■ Supplied records

►

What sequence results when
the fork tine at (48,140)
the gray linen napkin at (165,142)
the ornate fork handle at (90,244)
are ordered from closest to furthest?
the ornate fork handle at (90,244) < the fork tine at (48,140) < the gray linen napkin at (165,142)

◄

■ Goal of the exercise
Copy the listing above word for word, keeping every line in its original order.

■ Answer
What sequence results when
the fork tine at (48,140)
the gray linen napkin at (165,142)
the ornate fork handle at (90,244)
are ordered from closest to furthest?
the ornate fork handle at (90,244) < the fork tine at (48,140) < the gray linen napkin at (165,142)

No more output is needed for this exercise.